Caliphate is a standout example of what-not-to-do for journalists and media organisations: the Times did not meet professional standards, broke journalistic norms, and unintentionally caused the uptake of false beliefs. Crucially, the Times also characterises their failings in this way. Speaking on The Daily in the wake of the Caliphate fallout, Times executive editor Dean Baquet, going so far as to recognise the shortcomings as an “institutional failures”, expressed:

When the New York Times does deep, big, ambitious journalism in any format, we put it to a tremendous amount of scrutiny at the upper levels of the newsroom … We did not do that in this case. And I think that I or somebody else should have provided that same kind of scrutiny, because it was a big, ambitious piece of journalism. And I did not provide that kind of scrutiny, nor did my top deputies with deep experience in examining investigative reporting.

The Salient Norms

There is a mismatch between what Hagbood-Coote takes the epistemic norms of podcasting to be, and what the Times takes the epistemic norms for its own content and products to be. For Hagbood-Coote, we should interpret Caliphate in light of the conventions of the “inquiry-driven narrative non-fiction podcast” (29). But as Hagbood-Coote himself recognises, this is not the way that the Times understood the shortcomings of the podcast: in the Times’  post-mortem of what went wrong, the failure is characterised as failure of reporting (34). Hagbood-Coote notes that this kind of response is “puzzling” (34).

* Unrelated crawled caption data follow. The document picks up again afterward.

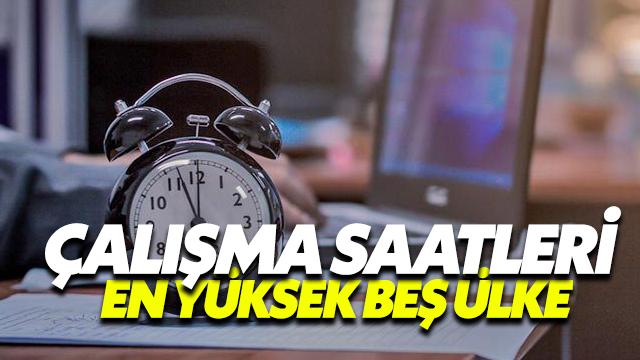 Çalışma Saatleri En Yüksek 5 Ülke
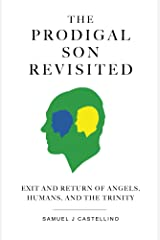 The Prodigal Son Revisited: Exit and Return of Angels, Humans, and the Trinity Kindle Edition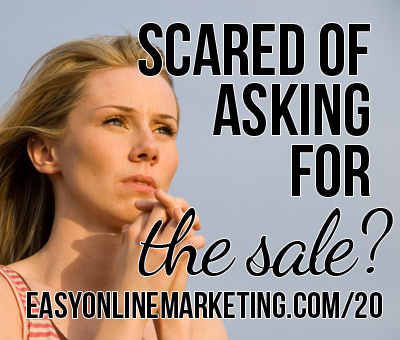 30 Days of LOA – Are you scared of asking for the sale? 3 tips to start selling now.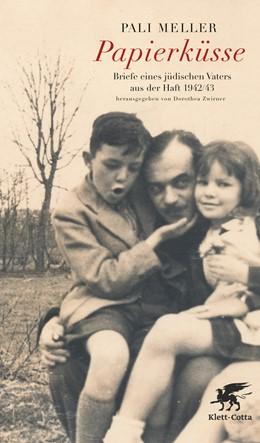 Abbildung von Meller / Zwirner | Papierküsse | 2012 | Briefe eines jüdischen Vaters ...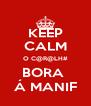 KEEP CALM O C@R@LH# BORA  Á MANIF - Personalised Poster A4 size
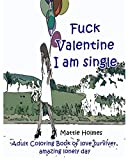 Fuck Valentine I am single: Adult Coloring Book of love surviver, amazing lonely: Adult Activity Book
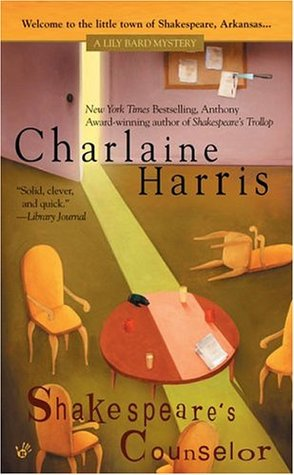 Shakespeare's Counselor (2005) by Charlaine Harris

So what’s going on? Has the Times just made a mistake in articulating the relevant epistemic standards? Has the Times misunderstood the norms that pertain to their own products and content?

Before we can answer these questions, a word on norms. One of the best accounts on how epistemic norms function is provided by Peter Graham in ‘Epistemic Normativity and Social Norms’. In the piece, Graham offers a conceptualisation of ‘social norms’ (which he takes epistemic norms to be) that are relevant for our purposes. Graham explains that a social norm is both descriptive and prescriptive; what connects the two is:

…the role the second part—the patterns of approval and disapproval, our evaluations of ourselves and each other—plays in producing or sustaining the first part—the actual regularities in behavior. A social norm is genuinely a norm when genuinely normative, when the general belief that it ought to be done motivates compliance, in one way or another” (251).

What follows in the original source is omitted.